やること 1: 引用文から、「当選までに苦労したのは、高市さんも同じだ。」から「さがひしひしと伝わってきた。」までを、その両方も含めてそのまま抜き出してください。
やること 2: 引用文によると、上川さんは何歳の時に政治を志しましたか。

引用文:
———

代表質問で記者から「総理になるために何をすべきで人脈をどう広げるか、その準備をしていたか」と問われた時だ。

内政、外交、必要な政策にしっかりと取り組む、そういう活動を30年間積み上げてきた、と答えたのち、「私は当選まで7年半かかってます」と言ったその声の調子に、少しだけ「反発」が感じられ、おーいいぞ、上川さんと心で小さく拍手した。

上川さんは40歳の時に政治を志し、地元静岡に戻った。

3年後の選挙は無所属で落選、4年後(2000年)の初当選も無所属で、自民党にすんなり入ったわけではない。「当選まで7年半」は党の演説会でも言っていて、苦労したからこそ誇りでもあるのだろう。

当選までに苦労したのは、高市さんも同じだ。

1992年に地元奈良県から参院選に無所属で立候補、落選。自民党公認で出るはずが、党県連会長に阻まれた。負けん気魂に火がついた高市さん、翌年、無所属で衆院選に立候補、当選した。

トップ当選した無所属の高市早苗さん こぶし突き上げ勝利宣言
写真=共同通信社
第40回衆院選挙の奈良全県区で、トップ当選した無所属の高市早苗さん。初当選を果たし、父親の大休さん(右)、母親の和子さん(左端)と万歳して喜んだ=1993(平成5)年7月18日午後8時15分、奈良市宝来町の選挙事務 - 写真=共同通信社

前回の自民党総裁選で高市さんの著書をまとめて読んだ。最初の立候補の時の高市さんは、簡単にいうとおじさんたちにだまされた。そう知ったのは『高市早苗のぶっとび永田町日記』(サンドケー)だった。

自民党公認候補者の座から滑り落ちた時のことを高市さんは「正々堂々と戦わせてもらえなかったことへの怒りと悔しさ」と書き、その構図を「ドロドロ根回し選挙であり、典型的なムラ型選挙の縮図だった」と書いている。

男社会、それも古いおっさんたちにしてやられた。その悔しさがひしひしと伝わってきた。

———

記録データ:

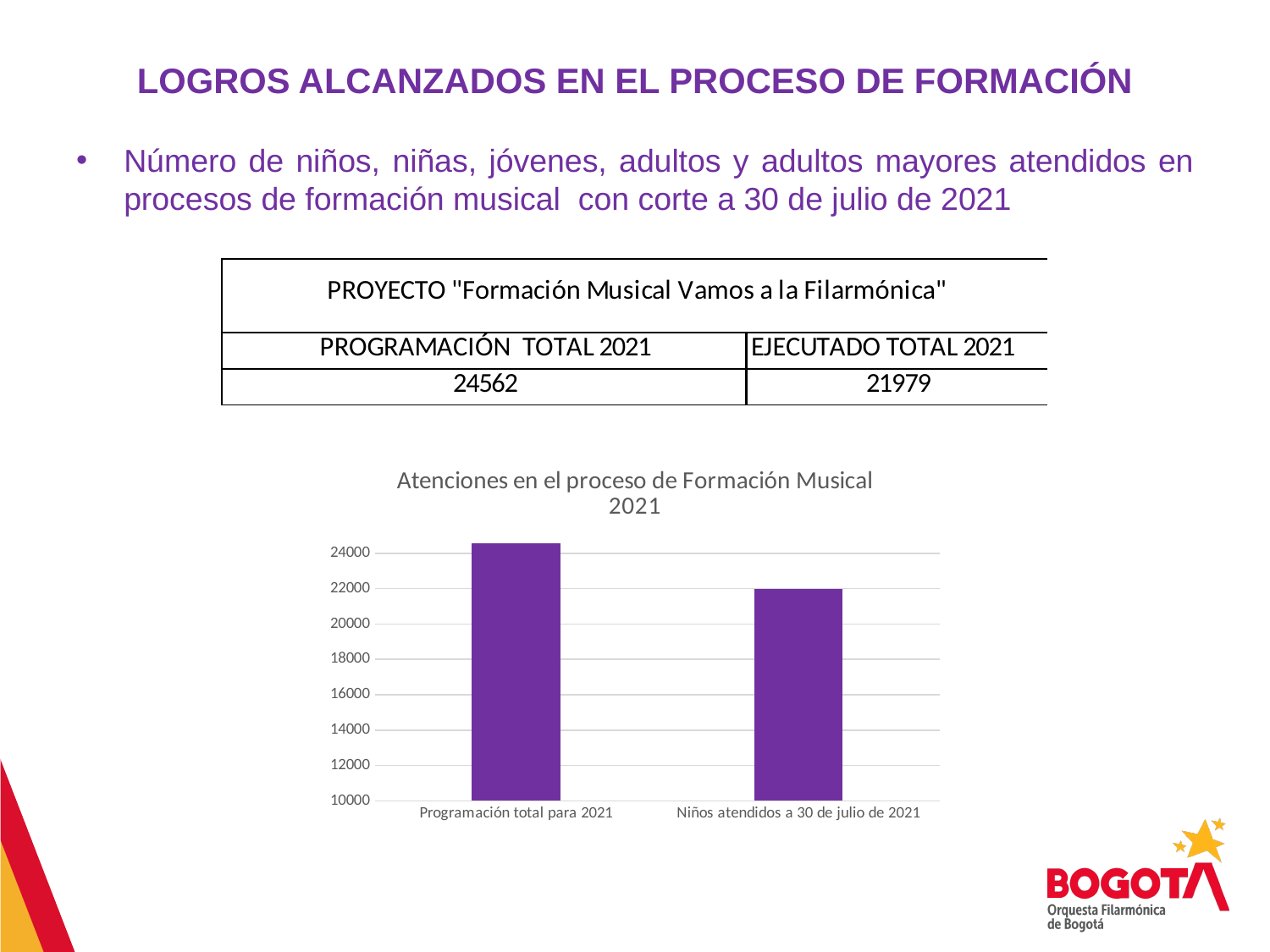
Is the value for Niños atendidos a 30 de julio de 2021 greater or less than 24000? less What kind of chart is shown on the slide? bar chart Is the value for Niños atendidos a 30 de julio de 2021 greater or less than 20000? greater Which is larger: the value for Programación total para 2021 or the value for Niños atendidos a 30 de julio de 2021? Programación total para 2021 Which category has the lowest value in the chart? Niños atendidos a 30 de julio de 2021 What colour are the bars in the chart? purple Do the values rise or fall from left to right across the chart? fall Is the value for Programación total para 2021 greater or less than 18000? greater Which category has the highest value in the chart? Programación total para 2021 What is the title of the chart? Atenciones en el proceso de Formación Musical 2021 How many bars are plotted in the chart? 2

———

作業の結果 1:
当選までに苦労したのは、高市さんも同じだ。

1992年に地元奈良県から参院選に無所属で立候補、落選。自民党公認で出るはずが、党県連会長に阻まれた。負けん気魂に火がついた高市さん、翌年、無所属で衆院選に立候補、当選した。

トップ当選した無所属の高市早苗さん こぶし突き上げ勝利宣言
写真=共同通信社
第40回衆院選挙の奈良全県区で、トップ当選した無所属の高市早苗さん。初当選を果たし、父親の大休さん(右)、母親の和子さん(左端)と万歳して喜んだ=1993(平成5)年7月18日午後8時15分、奈良市宝来町の選挙事務 - 写真=共同通信社

前回の自民党総裁選で高市さんの著書をまとめて読んだ。最初の立候補の時の高市さんは、簡単にいうとおじさんたちにだまされた。そう知ったのは『高市早苗のぶっとび永田町日記』(サンドケー)だった。

自民党公認候補者の座から滑り落ちた時のことを高市さんは「正々堂々と戦わせてもらえなかったことへの怒りと悔しさ」と書き、その構図を「ドロドロ根回し選挙であり、典型的なムラ型選挙の縮図だった」と書いている。

男社会、それも古いおっさんたちにしてやられた。その悔しさがひしひしと伝わってきた。

作業の結果 2: 40歳